WORK INSTRUCTIONS:
**1.** In the trolling motor thread, why would Crooked Dave go up to at least a 40 lb motor if he had to do it over?
**2.** Write out the stretch of the trolling motor thread from "1) I know that" through "for any advice!".

PASSAGE:
/---

# Trolling motor size for 16 ft aluminum boat



## richie722

Hi All,

I have recently inhereted a 16 foot aluminum fishing boat. I am considering purchasing an electric trolling motor to use on it. The trolling motor will be the only motor. The boat is a 1975 Mirrocraft, plain jane rowboat.


A couple questions.

1) I know that bigger is usually better as far as trolling motors go, but what would be a good size. I like the cost of the Minn Kota Endura 30, but could possibly spend more if it will be way underpowered.

2) Has anybody used a similar set up on Lake St. Clair (without gas motor, only electric trolling motor). I will mostly use this thing on small inland lakes, but would like to give Lake St. Clair a try also. I have oars in case there was a problem with the motor. How comfortable could I be venturing out in Lk. St. Clair with just a trolling motor. I would just be fishing in Anchor Bay.

3) Motorguide vs. Minn Kota? Any opinions?

Thanks in advance for any advice!

Rich


----------



## 9mmruger1

I had the 30lb minn kota on my 16' tracker and it worked fine. Never a problem even in the wind.


----------



## ESOX

On LSC I wouldn't go with less than a 52#. Big open, windy water, waves to fight etc.
MinnKotais the only way to go IMHO.


----------



## Crooked Dave

Hope this will help: I have a 14' With a 15 h.p. Merc with an Endura 30 and with a second person / gear, the most I can get out of the trolling motor is 2.2 MPH, and that is without any wind. This is plenty fast for trolling, but realize that you will sack you battery in about 3 to 4 hrs. running on the "5" setting. If I had to do it over again, I would definitely go up to at least the 40 lb, if not for more power in windy conditions, but to keep me on the water longer. Tight Lines


----------



## richie722

Thanks for the replies so far. I don't intend to do much trolling. I will mainly just use it to get the boat to the spot and either anchor or drift. I am pretty confident that the 30 lb motor will be just fine for the inland lakes, I'm just worried that if I went out on St. Clair and a wind picked up a little, I wouldn't be able to get back to the launch even if I'm not out too far.

\---

RECORDS SUPPLIED:
/---

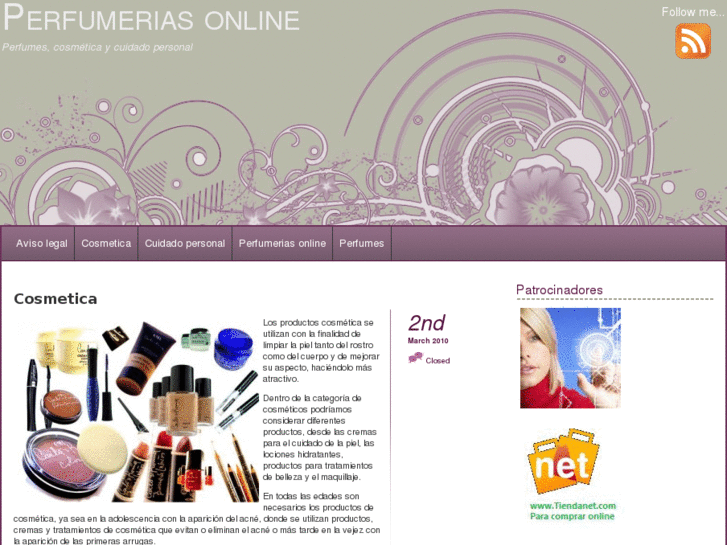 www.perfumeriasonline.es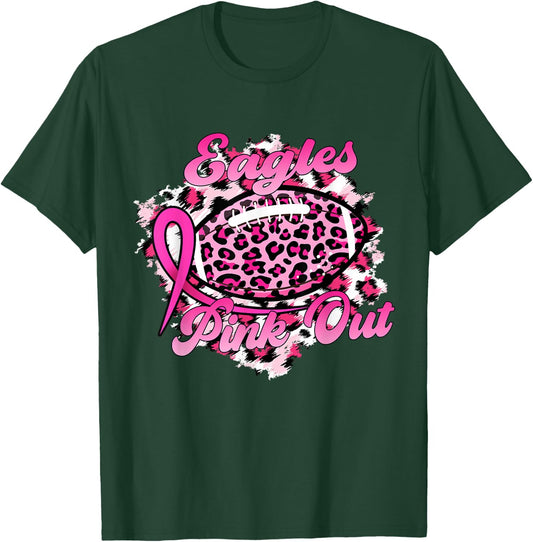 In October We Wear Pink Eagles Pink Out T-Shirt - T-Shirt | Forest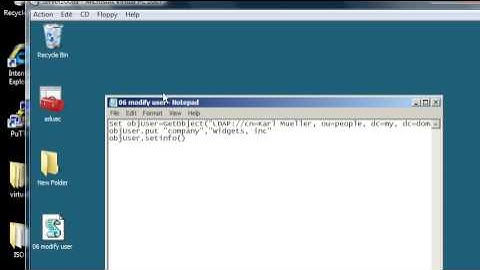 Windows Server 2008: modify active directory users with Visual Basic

\---
/---

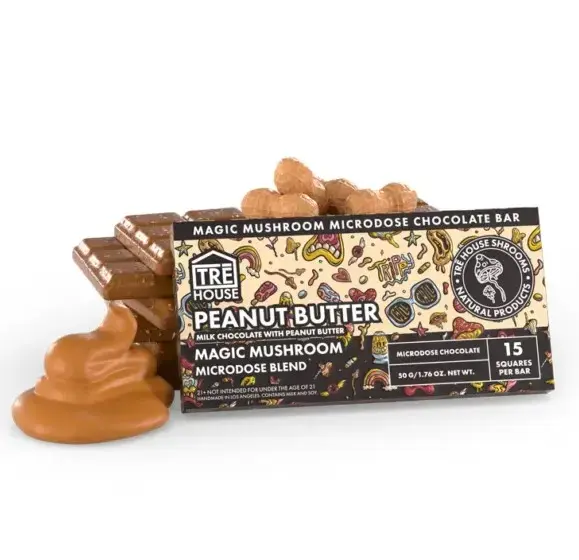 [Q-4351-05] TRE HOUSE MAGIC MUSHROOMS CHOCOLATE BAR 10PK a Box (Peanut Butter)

\---
/---

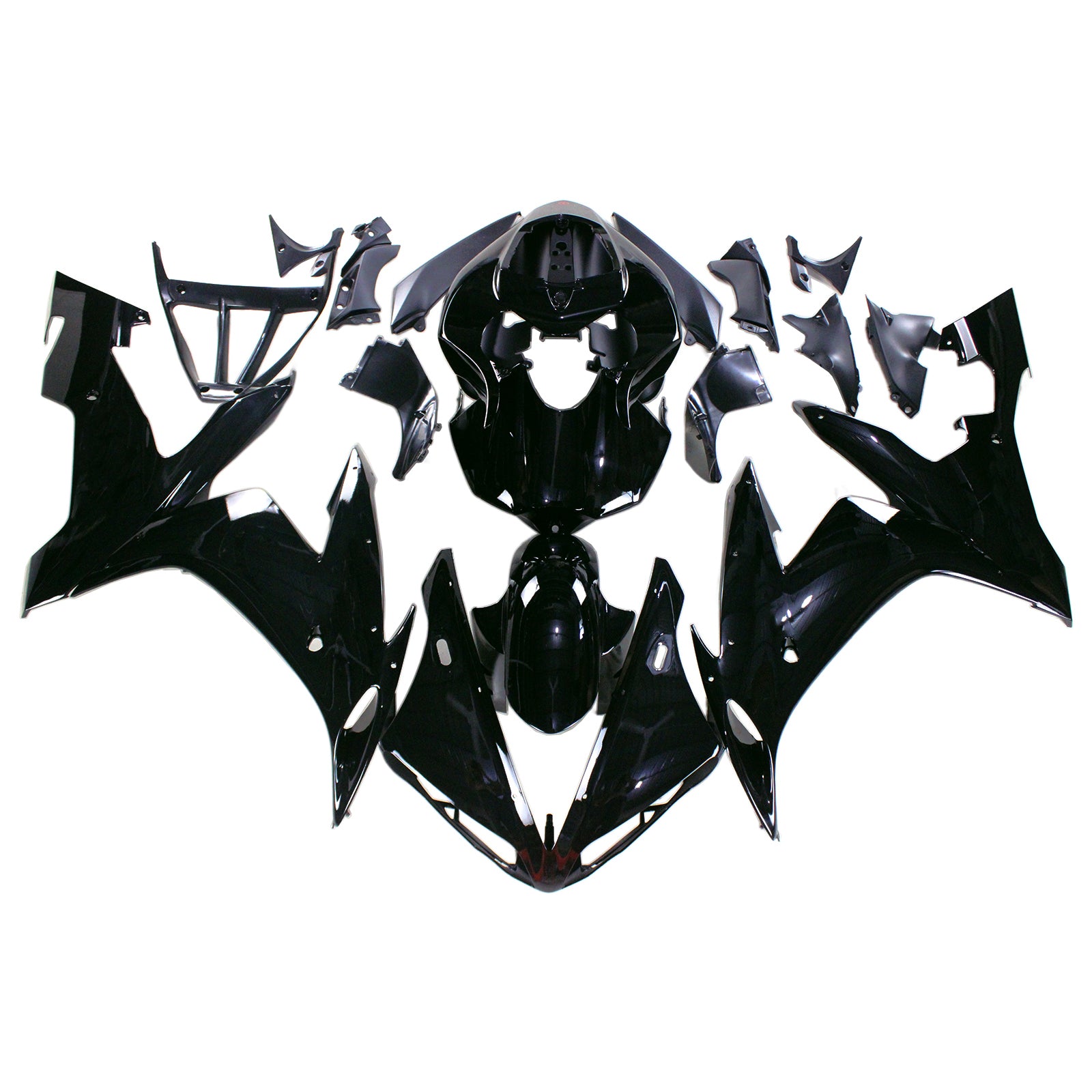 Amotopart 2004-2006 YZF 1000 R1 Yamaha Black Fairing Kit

\---

SOLUTIONS TO THE EXERCISE:
**1.** He would want the bigger motor for more power in windy conditions and to stay on the water longer. His Endura 30 drains the battery in about 3 to 4 hours on the "5" setting.

**2.**
1) I know that bigger is usually better as far as trolling motors go, but what would be a good size. I like the cost of the Minn Kota Endura 30, but could possibly spend more if it will be way underpowered.

2) Has anybody used a similar set up on Lake St. Clair (without gas motor, only electric trolling motor). I will mostly use this thing on small inland lakes, but would like to give Lake St. Clair a try also. I have oars in case there was a problem with the motor. How comfortable could I be venturing out in Lk. St. Clair with just a trolling motor. I would just be fishing in Anchor Bay.

3) Motorguide vs. Minn Kota? Any opinions?

Thanks in advance for any advice!